- Exercise details: Reproduce the lines of the data below, starting with the line that contains "Which of the elements" and continuing through the end of the data, both ends included.

Visual spatial reasoning items:

%%

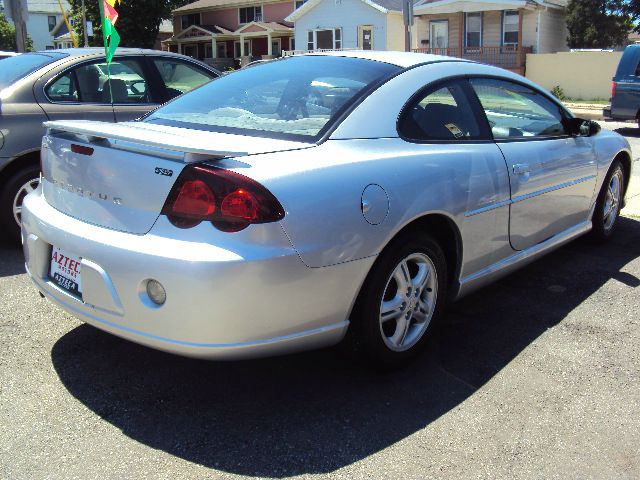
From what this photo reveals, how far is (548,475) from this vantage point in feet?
8.57

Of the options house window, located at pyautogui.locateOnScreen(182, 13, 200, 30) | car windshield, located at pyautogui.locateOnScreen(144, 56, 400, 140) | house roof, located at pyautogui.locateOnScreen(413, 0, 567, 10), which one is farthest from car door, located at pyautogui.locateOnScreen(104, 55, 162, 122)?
house window, located at pyautogui.locateOnScreen(182, 13, 200, 30)

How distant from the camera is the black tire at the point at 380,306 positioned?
3078 mm

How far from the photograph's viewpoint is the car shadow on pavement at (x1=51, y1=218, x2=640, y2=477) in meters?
2.73

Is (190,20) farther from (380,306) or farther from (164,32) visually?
(380,306)

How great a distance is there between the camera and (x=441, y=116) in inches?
145

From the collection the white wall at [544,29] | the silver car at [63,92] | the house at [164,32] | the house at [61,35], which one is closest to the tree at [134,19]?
the house at [164,32]

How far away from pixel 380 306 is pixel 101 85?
151 inches

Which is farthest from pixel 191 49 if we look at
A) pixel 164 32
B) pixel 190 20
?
pixel 164 32

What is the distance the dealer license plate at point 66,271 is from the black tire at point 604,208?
4.11m

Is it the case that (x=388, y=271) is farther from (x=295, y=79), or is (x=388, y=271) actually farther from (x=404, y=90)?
(x=295, y=79)

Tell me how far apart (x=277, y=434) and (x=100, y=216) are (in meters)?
1.23

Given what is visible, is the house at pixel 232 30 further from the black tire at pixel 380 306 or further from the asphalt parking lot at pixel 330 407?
the black tire at pixel 380 306

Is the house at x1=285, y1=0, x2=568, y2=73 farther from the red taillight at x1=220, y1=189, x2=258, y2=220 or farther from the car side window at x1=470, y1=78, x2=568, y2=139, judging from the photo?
the red taillight at x1=220, y1=189, x2=258, y2=220

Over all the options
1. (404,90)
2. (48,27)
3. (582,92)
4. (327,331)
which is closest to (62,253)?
(327,331)
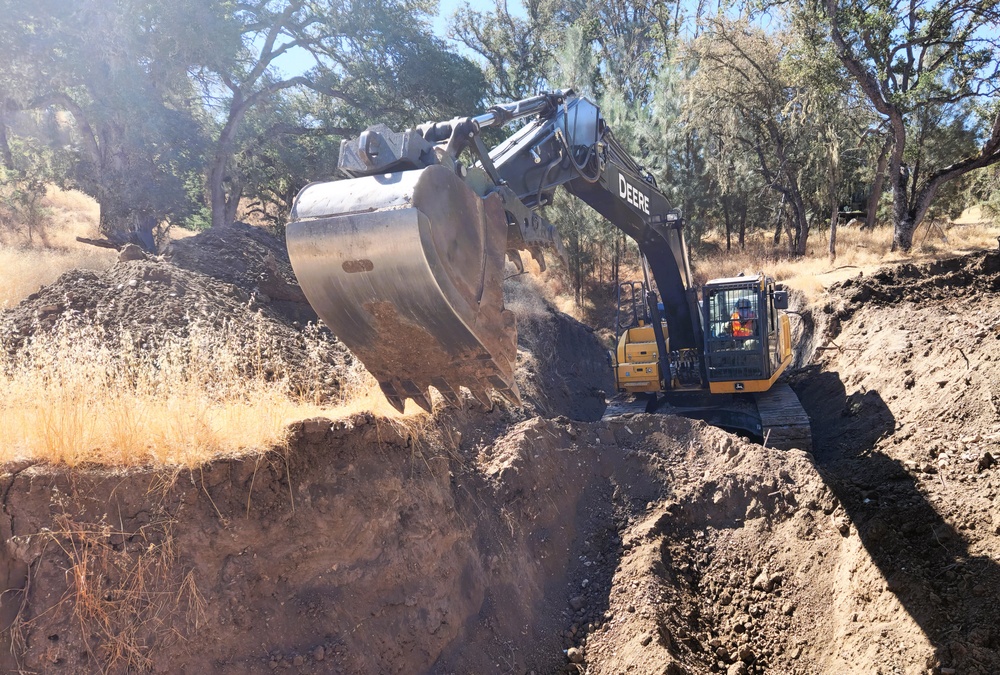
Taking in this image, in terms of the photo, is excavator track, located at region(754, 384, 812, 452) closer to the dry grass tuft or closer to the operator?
the operator

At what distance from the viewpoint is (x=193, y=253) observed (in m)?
8.94

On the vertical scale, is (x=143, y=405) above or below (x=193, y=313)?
below

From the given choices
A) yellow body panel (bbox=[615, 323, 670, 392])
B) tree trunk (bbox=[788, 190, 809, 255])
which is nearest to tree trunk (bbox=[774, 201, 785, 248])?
tree trunk (bbox=[788, 190, 809, 255])

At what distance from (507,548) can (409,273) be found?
2.98 metres

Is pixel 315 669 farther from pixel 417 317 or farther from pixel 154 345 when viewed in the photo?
pixel 154 345

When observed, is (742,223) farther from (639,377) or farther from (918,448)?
(918,448)

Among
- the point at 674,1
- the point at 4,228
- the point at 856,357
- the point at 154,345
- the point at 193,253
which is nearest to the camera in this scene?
the point at 154,345

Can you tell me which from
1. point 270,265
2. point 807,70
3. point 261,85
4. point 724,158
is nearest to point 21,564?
point 270,265

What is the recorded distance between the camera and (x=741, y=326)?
9523mm

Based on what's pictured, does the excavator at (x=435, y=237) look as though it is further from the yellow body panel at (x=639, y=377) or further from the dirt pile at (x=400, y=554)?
the yellow body panel at (x=639, y=377)

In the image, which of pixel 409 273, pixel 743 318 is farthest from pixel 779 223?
pixel 409 273

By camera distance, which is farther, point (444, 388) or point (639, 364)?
point (639, 364)

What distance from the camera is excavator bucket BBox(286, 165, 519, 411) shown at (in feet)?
11.1

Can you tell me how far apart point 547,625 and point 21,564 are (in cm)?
352
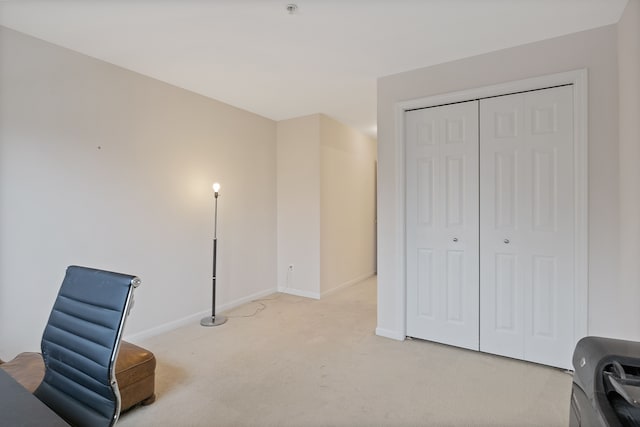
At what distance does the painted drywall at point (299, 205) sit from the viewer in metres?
4.47

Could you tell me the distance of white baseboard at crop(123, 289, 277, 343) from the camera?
3061mm

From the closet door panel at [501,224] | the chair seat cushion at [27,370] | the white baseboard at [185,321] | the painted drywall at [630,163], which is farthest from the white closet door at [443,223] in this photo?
the chair seat cushion at [27,370]

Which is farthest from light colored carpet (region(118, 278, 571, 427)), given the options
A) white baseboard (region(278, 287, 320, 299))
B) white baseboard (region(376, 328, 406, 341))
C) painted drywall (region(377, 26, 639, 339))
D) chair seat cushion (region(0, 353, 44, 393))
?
white baseboard (region(278, 287, 320, 299))

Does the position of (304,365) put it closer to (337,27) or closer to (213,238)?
(213,238)

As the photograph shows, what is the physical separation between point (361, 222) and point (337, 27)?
3.56 m

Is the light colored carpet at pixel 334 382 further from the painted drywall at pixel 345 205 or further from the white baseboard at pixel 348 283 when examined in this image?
the painted drywall at pixel 345 205

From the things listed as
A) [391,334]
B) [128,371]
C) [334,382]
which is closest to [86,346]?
[128,371]

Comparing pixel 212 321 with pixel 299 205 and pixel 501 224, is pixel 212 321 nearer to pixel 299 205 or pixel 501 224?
pixel 299 205

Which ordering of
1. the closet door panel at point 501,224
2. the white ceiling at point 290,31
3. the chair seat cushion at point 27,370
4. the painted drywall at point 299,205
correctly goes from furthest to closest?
the painted drywall at point 299,205 < the closet door panel at point 501,224 < the white ceiling at point 290,31 < the chair seat cushion at point 27,370

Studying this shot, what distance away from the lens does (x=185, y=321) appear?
349 centimetres

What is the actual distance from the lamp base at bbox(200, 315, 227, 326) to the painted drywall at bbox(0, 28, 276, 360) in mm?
133

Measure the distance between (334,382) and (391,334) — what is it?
38.5 inches

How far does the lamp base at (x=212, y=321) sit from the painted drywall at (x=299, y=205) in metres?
1.27

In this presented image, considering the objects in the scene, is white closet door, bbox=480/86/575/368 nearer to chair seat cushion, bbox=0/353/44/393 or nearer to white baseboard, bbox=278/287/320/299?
white baseboard, bbox=278/287/320/299
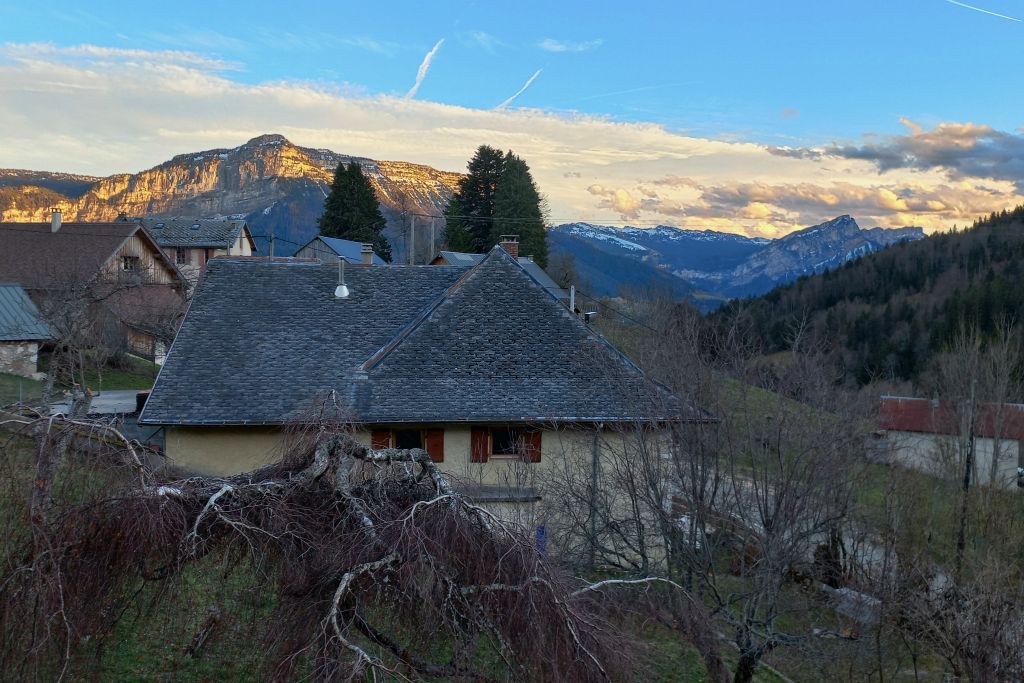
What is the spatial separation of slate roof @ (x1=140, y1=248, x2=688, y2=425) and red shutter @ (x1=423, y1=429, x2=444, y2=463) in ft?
1.75

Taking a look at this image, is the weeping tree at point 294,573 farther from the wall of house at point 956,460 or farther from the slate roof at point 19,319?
the slate roof at point 19,319

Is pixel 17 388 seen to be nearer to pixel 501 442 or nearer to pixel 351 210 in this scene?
pixel 501 442

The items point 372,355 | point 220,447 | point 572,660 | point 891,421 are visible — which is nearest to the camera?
point 572,660

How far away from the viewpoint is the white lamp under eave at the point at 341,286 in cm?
2069

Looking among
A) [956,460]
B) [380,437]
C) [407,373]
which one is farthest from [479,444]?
[956,460]

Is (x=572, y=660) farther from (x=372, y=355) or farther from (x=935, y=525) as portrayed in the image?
(x=935, y=525)

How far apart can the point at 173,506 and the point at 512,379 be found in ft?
41.8

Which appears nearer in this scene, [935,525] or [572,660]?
[572,660]

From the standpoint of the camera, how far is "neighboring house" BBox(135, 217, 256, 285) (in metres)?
56.8

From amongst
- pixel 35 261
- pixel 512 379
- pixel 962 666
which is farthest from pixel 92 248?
pixel 962 666

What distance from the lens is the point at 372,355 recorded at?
738 inches

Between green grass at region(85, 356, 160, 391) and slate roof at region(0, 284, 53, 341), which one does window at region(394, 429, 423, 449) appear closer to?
green grass at region(85, 356, 160, 391)

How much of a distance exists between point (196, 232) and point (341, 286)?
42.8 m

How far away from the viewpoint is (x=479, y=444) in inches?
682
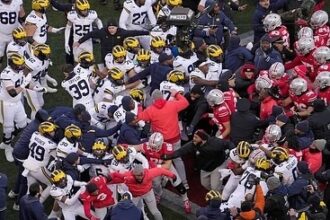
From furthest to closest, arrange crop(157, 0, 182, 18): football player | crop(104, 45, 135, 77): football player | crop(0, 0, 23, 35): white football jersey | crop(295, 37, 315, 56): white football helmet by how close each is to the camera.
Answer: crop(0, 0, 23, 35): white football jersey
crop(157, 0, 182, 18): football player
crop(295, 37, 315, 56): white football helmet
crop(104, 45, 135, 77): football player

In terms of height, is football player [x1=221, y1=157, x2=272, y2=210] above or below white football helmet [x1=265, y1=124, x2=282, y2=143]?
below

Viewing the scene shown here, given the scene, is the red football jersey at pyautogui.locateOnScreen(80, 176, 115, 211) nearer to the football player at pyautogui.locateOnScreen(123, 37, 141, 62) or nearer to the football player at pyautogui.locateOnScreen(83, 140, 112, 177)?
the football player at pyautogui.locateOnScreen(83, 140, 112, 177)

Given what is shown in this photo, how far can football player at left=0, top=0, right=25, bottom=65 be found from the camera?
491 inches

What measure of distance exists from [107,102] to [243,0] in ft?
20.3

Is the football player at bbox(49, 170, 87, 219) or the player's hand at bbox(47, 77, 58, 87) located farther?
the player's hand at bbox(47, 77, 58, 87)

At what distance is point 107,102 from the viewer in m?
10.3

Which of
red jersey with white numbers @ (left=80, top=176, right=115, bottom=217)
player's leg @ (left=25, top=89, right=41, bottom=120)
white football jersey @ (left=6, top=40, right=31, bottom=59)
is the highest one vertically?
white football jersey @ (left=6, top=40, right=31, bottom=59)

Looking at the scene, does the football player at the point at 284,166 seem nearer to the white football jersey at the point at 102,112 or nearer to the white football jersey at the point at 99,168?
the white football jersey at the point at 99,168

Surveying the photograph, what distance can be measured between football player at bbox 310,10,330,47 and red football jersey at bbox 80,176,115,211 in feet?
15.3

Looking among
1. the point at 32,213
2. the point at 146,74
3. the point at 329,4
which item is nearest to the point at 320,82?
the point at 146,74

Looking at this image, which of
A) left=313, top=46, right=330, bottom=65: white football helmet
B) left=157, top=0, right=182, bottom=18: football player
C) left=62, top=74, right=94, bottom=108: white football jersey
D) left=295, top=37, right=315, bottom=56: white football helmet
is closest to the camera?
left=62, top=74, right=94, bottom=108: white football jersey

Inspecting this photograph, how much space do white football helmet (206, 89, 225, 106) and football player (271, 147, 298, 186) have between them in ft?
4.38

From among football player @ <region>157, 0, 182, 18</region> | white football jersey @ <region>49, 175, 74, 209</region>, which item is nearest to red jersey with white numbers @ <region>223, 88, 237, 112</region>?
white football jersey @ <region>49, 175, 74, 209</region>

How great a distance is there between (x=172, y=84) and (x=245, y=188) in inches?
90.1
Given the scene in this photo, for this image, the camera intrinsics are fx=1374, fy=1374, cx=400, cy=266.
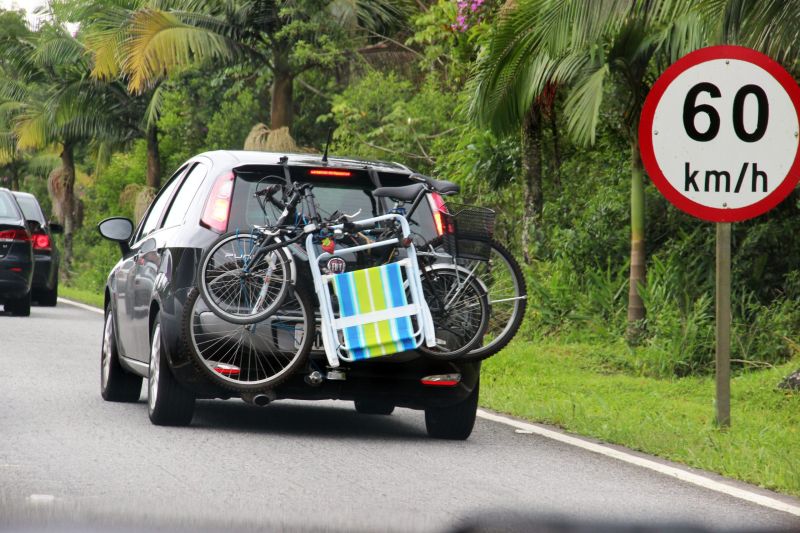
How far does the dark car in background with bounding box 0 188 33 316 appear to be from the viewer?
17.7 m

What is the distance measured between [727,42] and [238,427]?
4.69m

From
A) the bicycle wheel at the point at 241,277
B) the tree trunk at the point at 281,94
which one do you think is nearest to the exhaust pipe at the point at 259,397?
the bicycle wheel at the point at 241,277

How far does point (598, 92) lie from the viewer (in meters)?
13.0

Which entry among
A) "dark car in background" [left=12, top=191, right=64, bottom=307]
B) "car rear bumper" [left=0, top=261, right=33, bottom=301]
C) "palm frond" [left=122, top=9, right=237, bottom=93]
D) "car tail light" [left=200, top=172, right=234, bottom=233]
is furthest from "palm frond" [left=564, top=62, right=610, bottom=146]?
"dark car in background" [left=12, top=191, right=64, bottom=307]

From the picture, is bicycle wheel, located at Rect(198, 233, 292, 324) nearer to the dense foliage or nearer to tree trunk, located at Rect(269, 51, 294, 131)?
the dense foliage

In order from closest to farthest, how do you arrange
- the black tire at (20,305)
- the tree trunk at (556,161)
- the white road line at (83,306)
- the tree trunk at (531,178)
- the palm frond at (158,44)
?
the tree trunk at (531,178) → the tree trunk at (556,161) → the black tire at (20,305) → the palm frond at (158,44) → the white road line at (83,306)

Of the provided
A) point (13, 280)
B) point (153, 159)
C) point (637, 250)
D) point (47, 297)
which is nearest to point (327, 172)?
point (637, 250)

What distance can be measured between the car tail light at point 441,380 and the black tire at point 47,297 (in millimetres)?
13985

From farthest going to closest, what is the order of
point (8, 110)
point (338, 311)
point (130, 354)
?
point (8, 110) < point (130, 354) < point (338, 311)

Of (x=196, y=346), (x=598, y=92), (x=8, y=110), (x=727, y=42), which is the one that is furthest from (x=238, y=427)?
(x=8, y=110)

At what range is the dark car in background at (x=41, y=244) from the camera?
1952cm

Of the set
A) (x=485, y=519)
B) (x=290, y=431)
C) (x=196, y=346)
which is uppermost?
(x=485, y=519)

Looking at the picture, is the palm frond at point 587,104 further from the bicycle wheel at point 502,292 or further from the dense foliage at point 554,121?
the bicycle wheel at point 502,292

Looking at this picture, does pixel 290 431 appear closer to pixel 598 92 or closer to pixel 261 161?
pixel 261 161
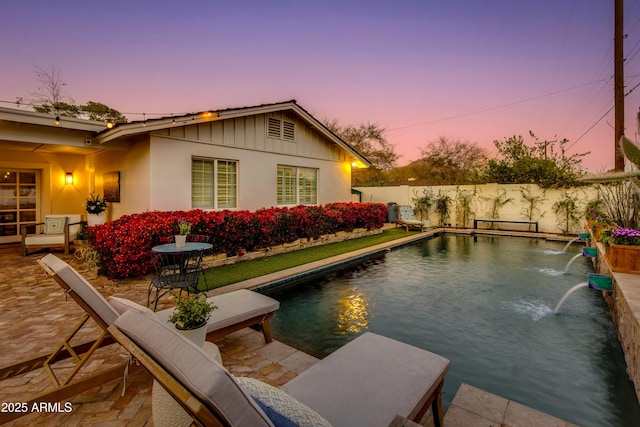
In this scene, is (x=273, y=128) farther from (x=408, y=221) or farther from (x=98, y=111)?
(x=98, y=111)

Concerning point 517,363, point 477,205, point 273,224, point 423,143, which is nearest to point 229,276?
point 273,224

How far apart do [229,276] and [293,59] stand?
11.8 metres

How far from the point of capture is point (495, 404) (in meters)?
2.37

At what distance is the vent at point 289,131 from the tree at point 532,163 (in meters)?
10.6

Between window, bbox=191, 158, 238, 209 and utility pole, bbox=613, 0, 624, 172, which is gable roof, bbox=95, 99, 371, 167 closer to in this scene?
window, bbox=191, 158, 238, 209

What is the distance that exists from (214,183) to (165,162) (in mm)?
1457

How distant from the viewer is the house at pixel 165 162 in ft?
23.7

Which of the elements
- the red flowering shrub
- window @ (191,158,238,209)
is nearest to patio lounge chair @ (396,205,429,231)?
the red flowering shrub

%%

- Answer in full:
Which of the elements
- the red flowering shrub
- window @ (191,158,238,209)
is nearest to patio lounge chair @ (396,205,429,231)?
the red flowering shrub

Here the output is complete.